Coats’ measure doesn’t read like an effort to force Moscow to pull back so much as an effort to prevent Washington from slipping back into business-as-usual mode, which is largely what happened after Russia’s brief 2008 war with Georgia.

Some of the steps Coats is proposing are largely symbolic: One provision would tell the Government Printing Office it “may not print any map, document, record, or other paper of the United States portraying or otherwise indicating Crimea as part of the territory of the Russian Federation.”

Other provisions include a ban on facilitating any investment in Crimea that involves any Russian official, government agency or private-sector institution. Another section would apply those restrictions to any International Monetary Fund or World Bank loans.

The Department of Justice, if requested to do so by a court or the party to a lawsuit, would be required to “affirm the United States policy of not recognizing the de jure or de facto sovereignty of the Russian Federation over Crimea, its airspace, or its territorial waters.”

Another provision says U.S. ports will be closed to ships arriving from Crimean ports with cargo from Russia.

Some of the more difficult-to-implement steps forbid the U.S. military, U.S.-flagged ships and airlines that operate in the United States from taking any action that even implicitly recognizes Russian sovereignty over Crimea. Why would this be difficult to implement? Because steps such as filing an official flight plan with Russian authorities in order to fly over Crimea, for example, might qualify.

Perhaps the most effective measure in the bill is a ban on giving U.S. economic or military aid to any country that recognizes Russia’s annexation of Crimea.

The legislation implicitly acknowledges Washington’s lack of options for responding to Putin’s actions to date.

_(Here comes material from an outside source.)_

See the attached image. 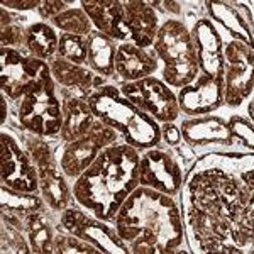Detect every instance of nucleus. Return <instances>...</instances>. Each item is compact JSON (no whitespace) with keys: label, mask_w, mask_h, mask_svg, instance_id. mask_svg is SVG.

The Obama administration has imposed economic sanctions on individuals who shaped or support the Kremlin’s policy, but the targets have mostly laughed them off. The more potent sanctions — measures targeting entire sectors of Russia’s economy — are being held in reserve in case Putin looks to carve out another slice of Ukraine’s territory.

While talk of another Cold War is overblown — there is no sign that Russia is competing with the United States globally for influence while preparing for nuclear-armed mutual assured destruction — two terms from that titanic struggle come to mind. “Containment” — in this case, keeping Moscow out of the rest of Ukraine — now seems more likely than “rollback,” or pushing Russia out of Crimea. But for now, no one seems in the mood for a smoothing over of relations known as “detente.”